# start of RECORDS FOR PROCESSING

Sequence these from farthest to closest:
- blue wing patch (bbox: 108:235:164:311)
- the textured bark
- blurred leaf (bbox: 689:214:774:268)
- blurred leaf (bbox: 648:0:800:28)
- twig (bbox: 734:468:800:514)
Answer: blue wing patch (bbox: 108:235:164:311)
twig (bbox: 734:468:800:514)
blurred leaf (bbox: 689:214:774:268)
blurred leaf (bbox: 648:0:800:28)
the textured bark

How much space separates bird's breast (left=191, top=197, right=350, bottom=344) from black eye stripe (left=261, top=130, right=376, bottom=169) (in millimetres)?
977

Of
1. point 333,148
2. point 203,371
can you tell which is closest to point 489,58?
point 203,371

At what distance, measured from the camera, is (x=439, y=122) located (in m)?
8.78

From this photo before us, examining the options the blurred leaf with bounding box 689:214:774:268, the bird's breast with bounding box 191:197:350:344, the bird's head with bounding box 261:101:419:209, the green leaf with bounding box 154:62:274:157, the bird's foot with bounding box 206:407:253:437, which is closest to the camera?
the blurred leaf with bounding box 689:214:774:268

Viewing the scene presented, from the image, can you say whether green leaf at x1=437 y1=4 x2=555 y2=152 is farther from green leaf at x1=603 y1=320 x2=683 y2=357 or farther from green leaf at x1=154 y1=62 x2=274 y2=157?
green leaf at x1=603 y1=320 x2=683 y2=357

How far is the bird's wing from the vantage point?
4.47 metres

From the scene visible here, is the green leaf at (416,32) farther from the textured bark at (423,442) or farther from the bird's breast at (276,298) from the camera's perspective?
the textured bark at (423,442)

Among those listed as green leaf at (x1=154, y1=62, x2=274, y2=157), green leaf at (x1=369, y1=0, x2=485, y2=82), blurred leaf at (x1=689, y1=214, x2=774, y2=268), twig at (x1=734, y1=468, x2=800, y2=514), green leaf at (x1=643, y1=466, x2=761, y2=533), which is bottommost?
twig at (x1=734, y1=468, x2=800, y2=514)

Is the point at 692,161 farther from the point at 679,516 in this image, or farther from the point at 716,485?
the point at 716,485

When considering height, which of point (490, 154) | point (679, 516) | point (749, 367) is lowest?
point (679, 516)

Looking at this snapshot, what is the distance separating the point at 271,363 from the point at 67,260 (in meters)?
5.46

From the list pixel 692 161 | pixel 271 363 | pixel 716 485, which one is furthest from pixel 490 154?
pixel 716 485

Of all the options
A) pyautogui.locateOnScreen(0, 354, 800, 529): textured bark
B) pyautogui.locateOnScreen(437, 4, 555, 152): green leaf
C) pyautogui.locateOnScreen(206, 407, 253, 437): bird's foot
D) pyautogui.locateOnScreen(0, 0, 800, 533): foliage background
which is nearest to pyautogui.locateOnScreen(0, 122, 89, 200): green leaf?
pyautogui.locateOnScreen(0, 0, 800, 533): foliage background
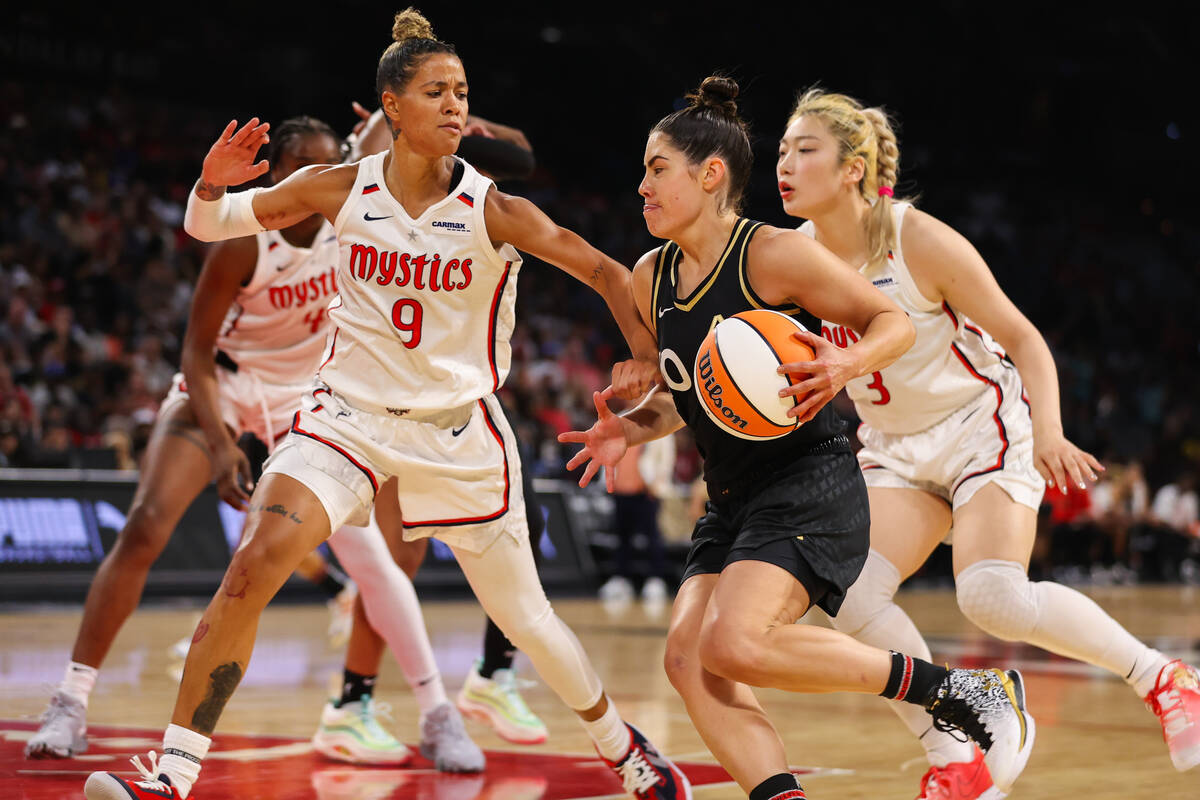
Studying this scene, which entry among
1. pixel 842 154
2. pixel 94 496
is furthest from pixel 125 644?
pixel 842 154

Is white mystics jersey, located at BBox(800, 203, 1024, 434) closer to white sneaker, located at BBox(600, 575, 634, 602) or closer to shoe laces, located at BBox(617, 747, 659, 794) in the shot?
Result: shoe laces, located at BBox(617, 747, 659, 794)

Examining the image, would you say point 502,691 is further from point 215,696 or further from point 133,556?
point 215,696

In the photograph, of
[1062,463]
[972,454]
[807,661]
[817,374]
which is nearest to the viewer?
[817,374]

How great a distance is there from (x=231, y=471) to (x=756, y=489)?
197 cm

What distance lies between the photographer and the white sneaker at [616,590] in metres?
13.3

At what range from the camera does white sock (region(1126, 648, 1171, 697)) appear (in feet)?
13.6

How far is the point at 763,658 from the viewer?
325cm

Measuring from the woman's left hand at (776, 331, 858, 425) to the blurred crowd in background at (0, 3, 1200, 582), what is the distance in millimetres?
1589

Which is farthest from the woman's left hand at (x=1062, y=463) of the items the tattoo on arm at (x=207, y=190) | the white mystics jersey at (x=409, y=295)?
the tattoo on arm at (x=207, y=190)

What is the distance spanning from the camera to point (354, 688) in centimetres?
484

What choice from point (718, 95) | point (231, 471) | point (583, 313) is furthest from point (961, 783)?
point (583, 313)

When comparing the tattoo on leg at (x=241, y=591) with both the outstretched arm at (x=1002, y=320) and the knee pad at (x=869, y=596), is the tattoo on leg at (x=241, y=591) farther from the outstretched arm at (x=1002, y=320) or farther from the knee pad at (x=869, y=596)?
the outstretched arm at (x=1002, y=320)

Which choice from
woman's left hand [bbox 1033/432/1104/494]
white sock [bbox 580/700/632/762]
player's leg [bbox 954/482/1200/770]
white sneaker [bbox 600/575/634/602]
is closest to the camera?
woman's left hand [bbox 1033/432/1104/494]

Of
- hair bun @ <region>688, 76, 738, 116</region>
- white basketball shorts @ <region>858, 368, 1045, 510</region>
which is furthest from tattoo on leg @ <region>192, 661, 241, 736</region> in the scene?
white basketball shorts @ <region>858, 368, 1045, 510</region>
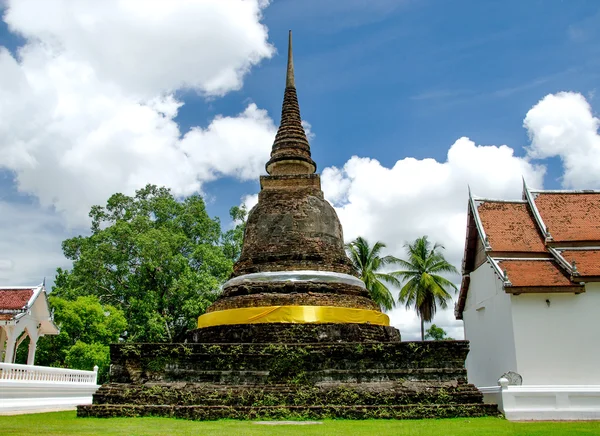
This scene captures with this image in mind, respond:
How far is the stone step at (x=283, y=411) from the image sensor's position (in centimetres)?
933

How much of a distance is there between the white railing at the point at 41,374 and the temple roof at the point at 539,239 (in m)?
11.6

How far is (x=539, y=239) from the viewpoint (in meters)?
14.5

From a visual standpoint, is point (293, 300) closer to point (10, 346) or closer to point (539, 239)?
point (539, 239)

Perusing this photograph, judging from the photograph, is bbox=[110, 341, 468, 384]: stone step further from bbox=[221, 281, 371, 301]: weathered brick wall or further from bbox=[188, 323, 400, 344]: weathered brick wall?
bbox=[221, 281, 371, 301]: weathered brick wall

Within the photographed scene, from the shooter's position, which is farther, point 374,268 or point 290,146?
point 374,268

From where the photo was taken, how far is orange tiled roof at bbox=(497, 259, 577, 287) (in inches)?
512

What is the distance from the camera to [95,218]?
28.0m

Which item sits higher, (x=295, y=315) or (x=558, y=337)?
(x=295, y=315)

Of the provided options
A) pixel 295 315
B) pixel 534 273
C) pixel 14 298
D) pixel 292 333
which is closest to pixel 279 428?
Answer: pixel 292 333

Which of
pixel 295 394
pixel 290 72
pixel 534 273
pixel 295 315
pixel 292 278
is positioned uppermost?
pixel 290 72

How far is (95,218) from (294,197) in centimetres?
1734

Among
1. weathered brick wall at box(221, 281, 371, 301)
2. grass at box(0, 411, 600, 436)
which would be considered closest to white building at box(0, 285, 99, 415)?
grass at box(0, 411, 600, 436)

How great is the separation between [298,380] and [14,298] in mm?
12055

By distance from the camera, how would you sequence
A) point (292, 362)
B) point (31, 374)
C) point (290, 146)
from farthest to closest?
1. point (290, 146)
2. point (31, 374)
3. point (292, 362)
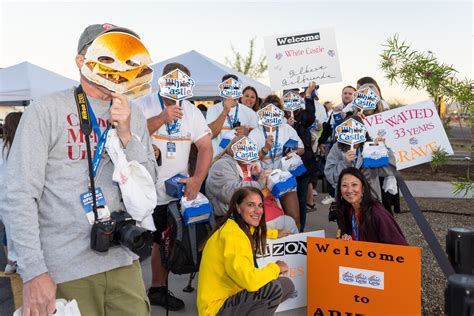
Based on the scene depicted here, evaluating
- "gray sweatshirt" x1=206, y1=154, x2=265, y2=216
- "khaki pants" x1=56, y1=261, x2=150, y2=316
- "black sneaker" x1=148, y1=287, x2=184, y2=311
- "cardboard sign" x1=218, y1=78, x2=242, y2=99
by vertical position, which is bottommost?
"black sneaker" x1=148, y1=287, x2=184, y2=311

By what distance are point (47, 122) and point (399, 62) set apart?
3.13 meters

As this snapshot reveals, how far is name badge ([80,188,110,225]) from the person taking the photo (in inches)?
73.5

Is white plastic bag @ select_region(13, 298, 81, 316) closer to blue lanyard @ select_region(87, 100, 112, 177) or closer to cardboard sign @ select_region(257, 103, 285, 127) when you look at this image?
blue lanyard @ select_region(87, 100, 112, 177)

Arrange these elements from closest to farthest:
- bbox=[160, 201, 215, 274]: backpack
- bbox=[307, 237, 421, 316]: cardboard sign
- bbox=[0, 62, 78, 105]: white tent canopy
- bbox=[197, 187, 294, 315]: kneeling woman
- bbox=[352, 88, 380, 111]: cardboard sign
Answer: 1. bbox=[197, 187, 294, 315]: kneeling woman
2. bbox=[307, 237, 421, 316]: cardboard sign
3. bbox=[160, 201, 215, 274]: backpack
4. bbox=[352, 88, 380, 111]: cardboard sign
5. bbox=[0, 62, 78, 105]: white tent canopy

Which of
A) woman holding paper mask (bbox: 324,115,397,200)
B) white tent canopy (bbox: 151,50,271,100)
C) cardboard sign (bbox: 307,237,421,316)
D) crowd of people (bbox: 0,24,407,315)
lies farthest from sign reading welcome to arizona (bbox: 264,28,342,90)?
white tent canopy (bbox: 151,50,271,100)

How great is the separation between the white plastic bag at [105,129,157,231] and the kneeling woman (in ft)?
4.07

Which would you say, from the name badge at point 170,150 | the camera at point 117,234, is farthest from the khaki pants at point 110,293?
the name badge at point 170,150

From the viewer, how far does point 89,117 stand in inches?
75.2

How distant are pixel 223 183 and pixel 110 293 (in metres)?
2.53

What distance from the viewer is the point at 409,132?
15.4 ft

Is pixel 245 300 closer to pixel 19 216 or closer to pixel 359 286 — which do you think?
pixel 359 286

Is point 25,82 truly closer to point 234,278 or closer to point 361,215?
point 361,215

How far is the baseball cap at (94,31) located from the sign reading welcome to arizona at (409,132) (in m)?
3.25

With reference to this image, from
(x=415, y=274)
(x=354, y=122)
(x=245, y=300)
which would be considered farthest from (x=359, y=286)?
(x=354, y=122)
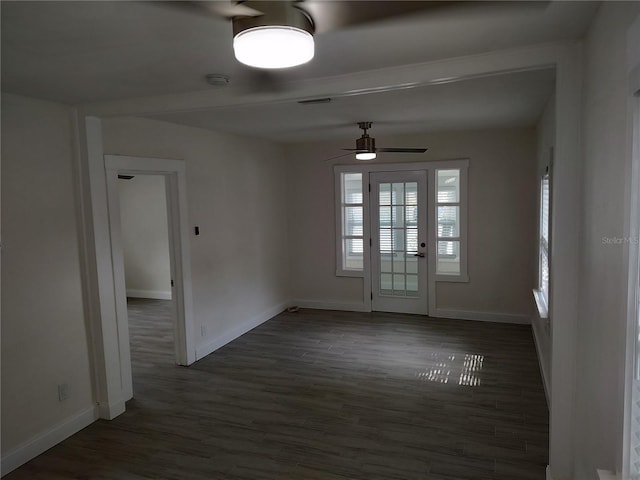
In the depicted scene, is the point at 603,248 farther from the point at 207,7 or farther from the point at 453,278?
the point at 453,278

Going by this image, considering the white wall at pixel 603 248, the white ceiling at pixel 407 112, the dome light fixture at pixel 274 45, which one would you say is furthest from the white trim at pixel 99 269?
the white wall at pixel 603 248

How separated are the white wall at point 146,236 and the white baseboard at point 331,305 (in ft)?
8.11

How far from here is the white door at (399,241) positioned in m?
6.04

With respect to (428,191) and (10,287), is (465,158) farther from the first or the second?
(10,287)

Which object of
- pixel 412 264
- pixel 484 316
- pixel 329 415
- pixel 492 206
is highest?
pixel 492 206

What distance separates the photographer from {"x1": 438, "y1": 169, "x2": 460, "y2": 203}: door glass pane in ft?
19.1

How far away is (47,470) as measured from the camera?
9.49ft

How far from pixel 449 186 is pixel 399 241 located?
98cm

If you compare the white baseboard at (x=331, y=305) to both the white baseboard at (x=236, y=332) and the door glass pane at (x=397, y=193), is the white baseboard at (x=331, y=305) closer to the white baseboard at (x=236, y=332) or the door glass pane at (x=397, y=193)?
the white baseboard at (x=236, y=332)

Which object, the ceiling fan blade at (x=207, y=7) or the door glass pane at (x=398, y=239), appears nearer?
the ceiling fan blade at (x=207, y=7)

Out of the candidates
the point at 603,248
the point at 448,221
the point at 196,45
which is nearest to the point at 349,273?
the point at 448,221

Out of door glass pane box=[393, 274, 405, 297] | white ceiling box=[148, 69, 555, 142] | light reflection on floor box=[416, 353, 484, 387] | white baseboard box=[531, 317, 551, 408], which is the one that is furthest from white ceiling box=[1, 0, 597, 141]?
door glass pane box=[393, 274, 405, 297]

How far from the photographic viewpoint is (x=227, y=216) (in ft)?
17.2

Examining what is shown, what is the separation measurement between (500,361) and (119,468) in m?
3.41
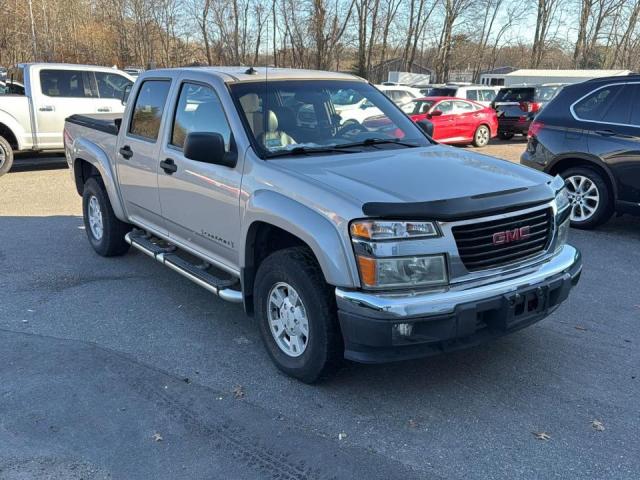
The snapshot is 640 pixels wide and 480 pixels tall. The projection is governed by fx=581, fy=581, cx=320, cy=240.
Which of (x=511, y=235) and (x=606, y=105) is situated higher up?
(x=606, y=105)

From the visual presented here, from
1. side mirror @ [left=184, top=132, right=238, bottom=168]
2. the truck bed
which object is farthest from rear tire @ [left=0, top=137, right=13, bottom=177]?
side mirror @ [left=184, top=132, right=238, bottom=168]

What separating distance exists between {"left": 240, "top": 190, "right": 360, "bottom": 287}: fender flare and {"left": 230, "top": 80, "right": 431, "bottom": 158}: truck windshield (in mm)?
396

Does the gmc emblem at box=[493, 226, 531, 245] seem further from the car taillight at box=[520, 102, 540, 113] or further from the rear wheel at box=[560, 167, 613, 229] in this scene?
the car taillight at box=[520, 102, 540, 113]

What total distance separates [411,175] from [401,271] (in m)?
0.73

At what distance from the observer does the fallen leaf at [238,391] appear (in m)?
3.54

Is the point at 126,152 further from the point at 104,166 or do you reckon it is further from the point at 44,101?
the point at 44,101

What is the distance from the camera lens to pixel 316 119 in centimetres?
427

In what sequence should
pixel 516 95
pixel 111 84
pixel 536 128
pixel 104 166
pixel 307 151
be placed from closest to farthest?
pixel 307 151, pixel 104 166, pixel 536 128, pixel 111 84, pixel 516 95

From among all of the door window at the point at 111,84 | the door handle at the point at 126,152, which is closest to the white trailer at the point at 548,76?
the door window at the point at 111,84

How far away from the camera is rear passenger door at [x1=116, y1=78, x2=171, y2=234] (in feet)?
15.9

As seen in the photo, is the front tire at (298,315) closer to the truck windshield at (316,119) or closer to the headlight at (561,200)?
the truck windshield at (316,119)

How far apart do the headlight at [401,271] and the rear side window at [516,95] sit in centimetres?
1765

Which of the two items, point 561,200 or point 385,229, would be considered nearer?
point 385,229

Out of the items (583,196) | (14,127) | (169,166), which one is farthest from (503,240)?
(14,127)
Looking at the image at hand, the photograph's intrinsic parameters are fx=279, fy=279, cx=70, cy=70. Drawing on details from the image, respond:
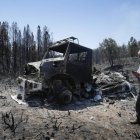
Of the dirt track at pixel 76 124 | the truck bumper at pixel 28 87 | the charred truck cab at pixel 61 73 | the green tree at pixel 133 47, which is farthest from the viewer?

# end of RECORDS FOR PROCESSING

*PROBLEM DESCRIPTION:* Return the lines of the items from the very first line through the line containing "- twig (bbox: 734:468:800:514)", inclusive, copied character for character.

*ANSWER TO THIS PROBLEM:*
Sequence these from farthest to closest:
- blue wing patch (bbox: 108:235:164:311)
- the textured bark
- blurred leaf (bbox: 689:214:774:268)
- blurred leaf (bbox: 648:0:800:28)
- twig (bbox: 734:468:800:514)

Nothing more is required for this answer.